Records for the task Start Marker
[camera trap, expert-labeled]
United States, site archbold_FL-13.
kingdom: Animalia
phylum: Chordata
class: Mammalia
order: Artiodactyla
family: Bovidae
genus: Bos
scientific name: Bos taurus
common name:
Records for the task End Marker
**Problem to work on:**
Could you restate every entry verbatim, please?

**Solution to the exercise:**
[camera trap, expert-labeled]
United States, site archbold_FL-13.
kingdom: Animalia
phylum: Chordata
class: Mammalia
order: Artiodactyla
family: Bovidae
genus: Bos
scientific name: Bos taurus
common name:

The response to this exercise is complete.